▶ Written instruction 1: List every organization or authority that the article on the International Baccalaureate algorithm names.

# start of Text segment

Will ICO have to investigate the International Baccalaureate algorithm?

In a recent article we noted that the Norwegian Data Protection Authority had sent the International Baccalaureate Association (IBO) an advance notification that it was going to order it to rectify grades it had awarded based on “so-called ‘school context’ and ‘historical data’”. The IBO had until 21 August to “contradict” the Norwegian DPA’s draft decision.

Following that, the IBO responded to concerns, at least in part, by making an adjustment to awarded results with the emphasis that “no student will receive a lower grade than what was received previously”. Despite this it is clear (and perhaps unsurprising) that many IB students are still deeply unhappy about the process, and now, with the recent u-turn on the A-Level awards in the UK, are arguably feeling even further aggrieved that their results are still tied to the outcome of what they see as a flawed and unfair algorithmic process. It is not yet clear whether the Norwegian DPA will consider the IBO’s review to satisfy its suggestion that the IBO must “redo” the IB grading.

But it is also noteworthy that (as this news item, in Norwegian, reports) the IBO’s lawyers appear to have responded to the Norwegian DPA’s provisional findings and have, firstly, disputed that the IBO infringed the General Data Protection Regulation (GDPR) but, secondly, challenged the latter as to its jurisdiction to investigate. They argue that as the IBO’s relevant operations are in the UK (even though the organisation is based in Switzerland) then the UK Information Commissioner’s Office (ICO) is the competent supervisory authority to investigate complaints about infringements of the GDPR.

# end of Text segment

▶ Written instruction 2: Show each line of the records that contains the word "radiator", treating uppercase and lowercase letters as distinct.

# start of Record excerpts

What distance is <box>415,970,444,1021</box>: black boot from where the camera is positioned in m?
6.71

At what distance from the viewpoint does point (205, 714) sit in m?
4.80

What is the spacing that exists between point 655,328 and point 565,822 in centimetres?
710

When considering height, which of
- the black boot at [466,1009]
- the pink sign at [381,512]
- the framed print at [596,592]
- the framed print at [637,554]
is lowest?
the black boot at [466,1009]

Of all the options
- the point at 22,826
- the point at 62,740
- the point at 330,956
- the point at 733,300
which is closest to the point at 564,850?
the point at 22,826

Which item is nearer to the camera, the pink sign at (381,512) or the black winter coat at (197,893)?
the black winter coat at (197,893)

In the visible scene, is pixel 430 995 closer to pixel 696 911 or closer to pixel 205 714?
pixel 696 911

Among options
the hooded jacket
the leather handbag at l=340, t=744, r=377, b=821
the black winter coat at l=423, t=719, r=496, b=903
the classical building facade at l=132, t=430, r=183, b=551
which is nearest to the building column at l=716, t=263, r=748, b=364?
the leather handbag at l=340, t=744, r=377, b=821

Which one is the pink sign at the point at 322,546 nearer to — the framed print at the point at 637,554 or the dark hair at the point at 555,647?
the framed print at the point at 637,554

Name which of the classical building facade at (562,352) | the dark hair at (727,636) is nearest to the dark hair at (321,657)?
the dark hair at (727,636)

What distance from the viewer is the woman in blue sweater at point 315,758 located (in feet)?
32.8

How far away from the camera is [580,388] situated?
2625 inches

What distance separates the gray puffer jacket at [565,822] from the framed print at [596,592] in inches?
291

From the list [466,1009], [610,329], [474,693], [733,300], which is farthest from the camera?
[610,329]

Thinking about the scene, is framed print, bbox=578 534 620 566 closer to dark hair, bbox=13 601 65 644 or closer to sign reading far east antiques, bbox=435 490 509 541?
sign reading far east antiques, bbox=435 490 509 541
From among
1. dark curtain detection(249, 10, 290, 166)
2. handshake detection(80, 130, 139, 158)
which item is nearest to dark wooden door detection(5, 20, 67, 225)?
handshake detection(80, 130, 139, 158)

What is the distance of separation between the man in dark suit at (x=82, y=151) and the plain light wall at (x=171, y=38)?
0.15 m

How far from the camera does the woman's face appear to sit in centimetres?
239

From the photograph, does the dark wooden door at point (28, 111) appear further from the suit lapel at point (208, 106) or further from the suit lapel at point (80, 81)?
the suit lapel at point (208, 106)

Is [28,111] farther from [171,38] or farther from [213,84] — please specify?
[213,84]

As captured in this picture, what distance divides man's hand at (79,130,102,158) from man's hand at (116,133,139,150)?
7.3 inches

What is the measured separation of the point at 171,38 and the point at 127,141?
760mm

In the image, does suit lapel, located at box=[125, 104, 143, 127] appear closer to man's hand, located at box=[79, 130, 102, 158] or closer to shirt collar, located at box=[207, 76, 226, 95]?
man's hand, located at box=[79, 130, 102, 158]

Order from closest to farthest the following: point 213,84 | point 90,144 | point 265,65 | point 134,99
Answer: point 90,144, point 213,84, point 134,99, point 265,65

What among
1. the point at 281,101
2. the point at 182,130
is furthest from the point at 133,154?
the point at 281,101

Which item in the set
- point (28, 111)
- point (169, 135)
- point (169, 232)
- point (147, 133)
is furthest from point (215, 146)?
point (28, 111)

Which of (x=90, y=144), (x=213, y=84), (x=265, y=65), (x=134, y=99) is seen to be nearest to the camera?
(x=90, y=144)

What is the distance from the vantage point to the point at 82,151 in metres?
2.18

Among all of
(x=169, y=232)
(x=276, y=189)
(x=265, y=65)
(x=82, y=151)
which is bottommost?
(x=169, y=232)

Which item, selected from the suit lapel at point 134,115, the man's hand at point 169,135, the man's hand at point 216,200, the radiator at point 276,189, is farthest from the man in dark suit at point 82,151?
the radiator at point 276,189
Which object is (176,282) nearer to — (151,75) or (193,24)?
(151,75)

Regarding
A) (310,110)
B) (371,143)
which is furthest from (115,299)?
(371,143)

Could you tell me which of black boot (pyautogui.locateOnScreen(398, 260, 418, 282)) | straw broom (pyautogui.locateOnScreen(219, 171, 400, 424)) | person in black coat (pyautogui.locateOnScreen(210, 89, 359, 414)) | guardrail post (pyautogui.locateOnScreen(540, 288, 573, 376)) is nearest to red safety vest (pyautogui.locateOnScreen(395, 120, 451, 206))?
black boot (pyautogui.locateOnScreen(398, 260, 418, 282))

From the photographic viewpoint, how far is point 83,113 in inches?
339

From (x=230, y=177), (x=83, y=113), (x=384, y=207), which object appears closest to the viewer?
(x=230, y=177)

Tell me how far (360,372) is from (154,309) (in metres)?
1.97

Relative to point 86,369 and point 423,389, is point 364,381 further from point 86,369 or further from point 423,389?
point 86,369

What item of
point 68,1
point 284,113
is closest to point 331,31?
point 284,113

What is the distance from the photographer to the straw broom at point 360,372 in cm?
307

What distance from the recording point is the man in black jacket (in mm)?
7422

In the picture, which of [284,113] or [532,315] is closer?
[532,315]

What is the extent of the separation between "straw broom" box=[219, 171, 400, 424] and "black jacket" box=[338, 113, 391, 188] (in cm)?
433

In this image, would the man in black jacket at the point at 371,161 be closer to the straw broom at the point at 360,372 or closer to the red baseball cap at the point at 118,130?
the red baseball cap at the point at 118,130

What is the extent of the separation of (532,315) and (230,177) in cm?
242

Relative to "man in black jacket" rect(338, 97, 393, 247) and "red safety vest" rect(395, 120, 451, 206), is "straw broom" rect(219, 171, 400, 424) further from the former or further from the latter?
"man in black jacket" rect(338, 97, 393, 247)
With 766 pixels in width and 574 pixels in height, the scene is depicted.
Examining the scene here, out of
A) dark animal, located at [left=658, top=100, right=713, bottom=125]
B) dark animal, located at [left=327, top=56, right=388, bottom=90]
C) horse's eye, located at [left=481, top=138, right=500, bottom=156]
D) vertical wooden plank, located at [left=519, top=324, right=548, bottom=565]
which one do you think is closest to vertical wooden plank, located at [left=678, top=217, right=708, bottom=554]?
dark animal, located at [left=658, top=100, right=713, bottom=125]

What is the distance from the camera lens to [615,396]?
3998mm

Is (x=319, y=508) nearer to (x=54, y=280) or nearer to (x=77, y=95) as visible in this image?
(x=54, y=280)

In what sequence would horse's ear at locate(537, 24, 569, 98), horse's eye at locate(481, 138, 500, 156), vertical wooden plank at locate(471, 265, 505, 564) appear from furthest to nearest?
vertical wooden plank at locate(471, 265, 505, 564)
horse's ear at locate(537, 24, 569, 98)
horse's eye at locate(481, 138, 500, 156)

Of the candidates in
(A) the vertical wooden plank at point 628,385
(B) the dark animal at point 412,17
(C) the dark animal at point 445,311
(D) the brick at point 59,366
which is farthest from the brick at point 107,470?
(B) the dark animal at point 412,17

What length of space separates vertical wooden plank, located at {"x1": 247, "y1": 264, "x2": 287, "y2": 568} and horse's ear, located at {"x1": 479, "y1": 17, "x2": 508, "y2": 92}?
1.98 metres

# end of Record excerpts

▶ Written solution 1:
- Norwegian Data Protection Authority (Norwegian DPA)
- International Baccalaureate Association (IBO)
- UK Information Commissioner's Office (ICO)

▶ Written solution 2:
Which item, selected from the suit lapel at point 134,115, the man's hand at point 169,135, the man's hand at point 216,200, the radiator at point 276,189, is farthest from the man in dark suit at point 82,151?
the radiator at point 276,189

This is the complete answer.